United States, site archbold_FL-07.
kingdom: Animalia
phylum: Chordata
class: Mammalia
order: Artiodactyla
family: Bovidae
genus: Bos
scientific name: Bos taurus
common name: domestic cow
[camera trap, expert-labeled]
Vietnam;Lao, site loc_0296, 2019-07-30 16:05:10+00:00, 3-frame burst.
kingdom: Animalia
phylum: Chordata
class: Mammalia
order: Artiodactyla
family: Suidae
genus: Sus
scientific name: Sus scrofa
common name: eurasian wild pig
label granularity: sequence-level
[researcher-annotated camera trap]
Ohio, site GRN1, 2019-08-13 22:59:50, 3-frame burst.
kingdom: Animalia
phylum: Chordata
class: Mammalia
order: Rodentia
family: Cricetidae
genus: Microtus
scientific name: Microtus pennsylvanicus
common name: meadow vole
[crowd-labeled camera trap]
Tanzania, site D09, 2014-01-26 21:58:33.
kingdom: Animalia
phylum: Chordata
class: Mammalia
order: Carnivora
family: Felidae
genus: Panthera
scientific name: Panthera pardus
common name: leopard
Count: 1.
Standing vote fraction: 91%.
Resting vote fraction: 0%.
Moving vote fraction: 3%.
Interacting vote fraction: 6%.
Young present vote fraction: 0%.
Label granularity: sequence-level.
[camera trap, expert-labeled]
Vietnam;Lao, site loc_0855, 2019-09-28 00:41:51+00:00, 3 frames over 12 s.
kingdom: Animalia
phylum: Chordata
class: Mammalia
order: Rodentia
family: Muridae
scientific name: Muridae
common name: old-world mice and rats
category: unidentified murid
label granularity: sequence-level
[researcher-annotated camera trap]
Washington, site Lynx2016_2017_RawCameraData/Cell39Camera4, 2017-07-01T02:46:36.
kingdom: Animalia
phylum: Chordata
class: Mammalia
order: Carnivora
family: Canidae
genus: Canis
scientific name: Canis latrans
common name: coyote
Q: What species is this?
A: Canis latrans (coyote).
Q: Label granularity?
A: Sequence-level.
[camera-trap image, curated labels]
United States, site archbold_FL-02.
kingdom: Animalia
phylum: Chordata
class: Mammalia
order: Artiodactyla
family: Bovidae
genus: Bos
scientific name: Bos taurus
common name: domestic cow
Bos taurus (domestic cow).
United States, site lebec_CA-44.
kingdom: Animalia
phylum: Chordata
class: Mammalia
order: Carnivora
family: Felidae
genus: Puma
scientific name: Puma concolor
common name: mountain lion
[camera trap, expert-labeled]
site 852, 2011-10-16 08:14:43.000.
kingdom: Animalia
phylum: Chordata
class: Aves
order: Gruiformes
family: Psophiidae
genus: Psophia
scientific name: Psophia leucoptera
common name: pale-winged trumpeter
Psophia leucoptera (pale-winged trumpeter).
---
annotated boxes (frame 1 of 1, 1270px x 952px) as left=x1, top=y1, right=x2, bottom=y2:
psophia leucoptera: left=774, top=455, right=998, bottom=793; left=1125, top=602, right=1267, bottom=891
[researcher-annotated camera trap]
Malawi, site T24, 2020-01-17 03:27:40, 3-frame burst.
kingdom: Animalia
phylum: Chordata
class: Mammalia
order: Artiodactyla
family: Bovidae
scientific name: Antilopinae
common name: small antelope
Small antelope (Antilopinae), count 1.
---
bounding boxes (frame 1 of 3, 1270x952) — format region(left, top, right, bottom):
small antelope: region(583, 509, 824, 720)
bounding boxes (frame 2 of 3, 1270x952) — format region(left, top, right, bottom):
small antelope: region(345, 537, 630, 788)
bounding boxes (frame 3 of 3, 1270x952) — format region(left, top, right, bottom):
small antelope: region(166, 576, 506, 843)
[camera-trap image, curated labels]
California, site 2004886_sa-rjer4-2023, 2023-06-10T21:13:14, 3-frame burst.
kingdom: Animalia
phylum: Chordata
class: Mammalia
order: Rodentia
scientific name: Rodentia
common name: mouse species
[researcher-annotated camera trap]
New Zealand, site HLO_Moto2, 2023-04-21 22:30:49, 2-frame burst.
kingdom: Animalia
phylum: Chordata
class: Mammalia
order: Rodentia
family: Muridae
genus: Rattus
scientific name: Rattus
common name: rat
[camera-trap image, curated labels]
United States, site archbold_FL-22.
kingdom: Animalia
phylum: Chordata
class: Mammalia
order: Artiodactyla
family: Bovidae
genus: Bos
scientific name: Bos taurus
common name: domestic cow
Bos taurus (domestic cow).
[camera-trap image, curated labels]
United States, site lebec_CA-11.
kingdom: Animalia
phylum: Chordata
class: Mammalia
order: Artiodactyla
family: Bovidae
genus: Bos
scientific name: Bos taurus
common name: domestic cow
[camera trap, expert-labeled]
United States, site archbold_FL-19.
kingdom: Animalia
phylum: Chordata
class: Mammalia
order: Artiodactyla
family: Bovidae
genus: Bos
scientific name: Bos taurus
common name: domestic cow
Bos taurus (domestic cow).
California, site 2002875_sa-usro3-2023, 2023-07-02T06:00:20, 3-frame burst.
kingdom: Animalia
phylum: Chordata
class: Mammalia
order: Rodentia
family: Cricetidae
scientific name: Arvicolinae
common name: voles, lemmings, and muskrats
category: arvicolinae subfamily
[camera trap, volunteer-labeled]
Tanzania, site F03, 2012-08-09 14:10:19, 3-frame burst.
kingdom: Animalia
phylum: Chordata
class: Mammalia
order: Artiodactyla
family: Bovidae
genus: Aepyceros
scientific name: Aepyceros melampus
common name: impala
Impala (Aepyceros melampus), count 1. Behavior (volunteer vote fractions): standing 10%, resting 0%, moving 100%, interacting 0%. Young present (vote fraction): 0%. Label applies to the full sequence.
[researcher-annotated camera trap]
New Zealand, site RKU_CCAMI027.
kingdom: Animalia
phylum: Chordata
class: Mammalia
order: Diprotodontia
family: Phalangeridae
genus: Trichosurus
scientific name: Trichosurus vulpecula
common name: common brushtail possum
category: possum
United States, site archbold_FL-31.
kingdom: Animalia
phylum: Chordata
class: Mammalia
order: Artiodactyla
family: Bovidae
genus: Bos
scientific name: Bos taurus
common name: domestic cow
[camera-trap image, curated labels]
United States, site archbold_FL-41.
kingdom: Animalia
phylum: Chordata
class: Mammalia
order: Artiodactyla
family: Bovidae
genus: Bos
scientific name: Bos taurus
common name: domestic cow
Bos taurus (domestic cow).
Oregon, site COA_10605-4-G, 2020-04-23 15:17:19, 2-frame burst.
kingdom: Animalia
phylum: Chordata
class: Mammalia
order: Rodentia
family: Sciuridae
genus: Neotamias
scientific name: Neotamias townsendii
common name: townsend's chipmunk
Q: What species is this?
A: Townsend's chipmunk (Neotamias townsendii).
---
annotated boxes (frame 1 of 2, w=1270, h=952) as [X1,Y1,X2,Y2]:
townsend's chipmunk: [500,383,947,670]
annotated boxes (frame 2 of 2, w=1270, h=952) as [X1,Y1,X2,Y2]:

**WHAT TO WORK ON**
Each entry needs to be copied out exactly as written.

**OUTPUT BELOW**
United States, site archbold_FL-07.
kingdom: Animalia
phylum: Chordata
class: Mammalia
order: Artiodactyla
family: Bovidae
genus: Bos
scientific name: Bos taurus
common name: domestic cow
[camera trap, expert-labeled]
Vietnam;Lao, site loc_0296, 2019-07-30 16:05:10+00:00, 3-frame burst.
kingdom: Animalia
phylum: Chordata
class: Mammalia
order: Artiodactyla
family: Suidae
genus: Sus
scientific name: Sus scrofa
common name: eurasian wild pig
label granularity: sequence-level
[researcher-annotated camera trap]
Ohio, site GRN1, 2019-08-13 22:59:50, 3-frame burst.
kingdom: Animalia
phylum: Chordata
class: Mammalia
order: Rodentia
family: Cricetidae
genus: Microtus
scientific name: Microtus pennsylvanicus
common name: meadow vole
[crowd-labeled camera trap]
Tanzania, site D09, 2014-01-26 21:58:33.
kingdom: Animalia
phylum: Chordata
class: Mammalia
order: Carnivora
family: Felidae
genus: Panthera
scientific name: Panthera pardus
common name: leopard
Count: 1.
Standing vote fraction: 91%.
Resting vote fraction: 0%.
Moving vote fraction: 3%.
Interacting vote fraction: 6%.
Young present vote fraction: 0%.
Label granularity: sequence-level.
[camera trap, expert-labeled]
Vietnam;Lao, site loc_0855, 2019-09-28 00:41:51+00:00, 3 frames over 12 s.
kingdom: Animalia
phylum: Chordata
class: Mammalia
order: Rodentia
family: Muridae
scientific name: Muridae
common name: old-world mice and rats
category: unidentified murid
label granularity: sequence-level
[researcher-annotated camera trap]
Washington, site Lynx2016_2017_RawCameraData/Cell39Camera4, 2017-07-01T02:46:36.
kingdom: Animalia
phylum: Chordata
class: Mammalia
order: Carnivora
family: Canidae
genus: Canis
scientific name: Canis latrans
common name: coyote
Q: What species is this?
A: Canis latrans (coyote).
Q: Label granularity?
A: Sequence-level.
[camera-trap image, curated labels]
United States, site archbold_FL-02.
kingdom: Animalia
phylum: Chordata
class: Mammalia
order: Artiodactyla
family: Bovidae
genus: Bos
scientific name: Bos taurus
common name: domestic cow
Bos taurus (domestic cow).
United States, site lebec_CA-44.
kingdom: Animalia
phylum: Chordata
class: Mammalia
order: Carnivora
family: Felidae
genus: Puma
scientific name: Puma concolor
common name: mountain lion
[camera trap, expert-labeled]
site 852, 2011-10-16 08:14:43.000.
kingdom: Animalia
phylum: Chordata
class: Aves
order: Gruiformes
family: Psophiidae
genus: Psophia
scientific name: Psophia leucoptera
common name: pale-winged trumpeter
Psophia leucoptera (pale-winged trumpeter).
---
annotated boxes (frame 1 of 1, 1270px x 952px) as left=x1, top=y1, right=x2, bottom=y2:
psophia leucoptera: left=774, top=455, right=998, bottom=793; left=1125, top=602, right=1267, bottom=891
[researcher-annotated camera trap]
Malawi, site T24, 2020-01-17 03:27:40, 3-frame burst.
kingdom: Animalia
phylum: Chordata
class: Mammalia
order: Artiodactyla
family: Bovidae
scientific name: Antilopinae
common name: small antelope
Small antelope (Antilopinae), count 1.
---
bounding boxes (frame 1 of 3, 1270x952) — format region(left, top, right, bottom):
small antelope: region(583, 509, 824, 720)
bounding boxes (frame 2 of 3, 1270x952) — format region(left, top, right, bottom):
small antelope: region(345, 537, 630, 788)
bounding boxes (frame 3 of 3, 1270x952) — format region(left, top, right, bottom):
small antelope: region(166, 576, 506, 843)
[camera-trap image, curated labels]
California, site 2004886_sa-rjer4-2023, 2023-06-10T21:13:14, 3-frame burst.
kingdom: Animalia
phylum: Chordata
class: Mammalia
order: Rodentia
scientific name: Rodentia
common name: mouse species
[researcher-annotated camera trap]
New Zealand, site HLO_Moto2, 2023-04-21 22:30:49, 2-frame burst.
kingdom: Animalia
phylum: Chordata
class: Mammalia
order: Rodentia
family: Muridae
genus: Rattus
scientific name: Rattus
common name: rat
[camera-trap image, curated labels]
United States, site archbold_FL-22.
kingdom: Animalia
phylum: Chordata
class: Mammalia
order: Artiodactyla
family: Bovidae
genus: Bos
scientific name: Bos taurus
common name: domestic cow
Bos taurus (domestic cow).
[camera-trap image, curated labels]
United States, site lebec_CA-11.
kingdom: Animalia
phylum: Chordata
class: Mammalia
order: Artiodactyla
family: Bovidae
genus: Bos
scientific name: Bos taurus
common name: domestic cow
[camera trap, expert-labeled]
United States, site archbold_FL-19.
kingdom: Animalia
phylum: Chordata
class: Mammalia
order: Artiodactyla
family: Bovidae
genus: Bos
scientific name: Bos taurus
common name: domestic cow
Bos taurus (domestic cow).
California, site 2002875_sa-usro3-2023, 2023-07-02T06:00:20, 3-frame burst.
kingdom: Animalia
phylum: Chordata
class: Mammalia
order: Rodentia
family: Cricetidae
scientific name: Arvicolinae
common name: voles, lemmings, and muskrats
category: arvicolinae subfamily
[camera trap, volunteer-labeled]
Tanzania, site F03, 2012-08-09 14:10:19, 3-frame burst.
kingdom: Animalia
phylum: Chordata
class: Mammalia
order: Artiodactyla
family: Bovidae
genus: Aepyceros
scientific name: Aepyceros melampus
common name: impala
Impala (Aepyceros melampus), count 1. Behavior (volunteer vote fractions): standing 10%, resting 0%, moving 100%, interacting 0%. Young present (vote fraction): 0%. Label applies to the full sequence.
[researcher-annotated camera trap]
New Zealand, site RKU_CCAMI027.
kingdom: Animalia
phylum: Chordata
class: Mammalia
order: Diprotodontia
family: Phalangeridae
genus: Trichosurus
scientific name: Trichosurus vulpecula
common name: common brushtail possum
category: possum
United States, site archbold_FL-31.
kingdom: Animalia
phylum: Chordata
class: Mammalia
order: Artiodactyla
family: Bovidae
genus: Bos
scientific name: Bos taurus
common name: domestic cow
[camera-trap image, curated labels]
United States, site archbold_FL-41.
kingdom: Animalia
phylum: Chordata
class: Mammalia
order: Artiodactyla
family: Bovidae
genus: Bos
scientific name: Bos taurus
common name: domestic cow
Bos taurus (domestic cow).
Oregon, site COA_10605-4-G, 2020-04-23 15:17:19, 2-frame burst.
kingdom: Animalia
phylum: Chordata
class: Mammalia
order: Rodentia
family: Sciuridae
genus: Neotamias
scientific name: Neotamias townsendii
common name: townsend's chipmunk
Q: What species is this?
A: Townsend's chipmunk (Neotamias townsendii).
---
annotated boxes (frame 1 of 2, w=1270, h=952) as [X1,Y1,X2,Y2]:
townsend's chipmunk: [500,383,947,670]
annotated boxes (frame 2 of 2, w=1270, h=952) as [X1,Y1,X2,Y2]:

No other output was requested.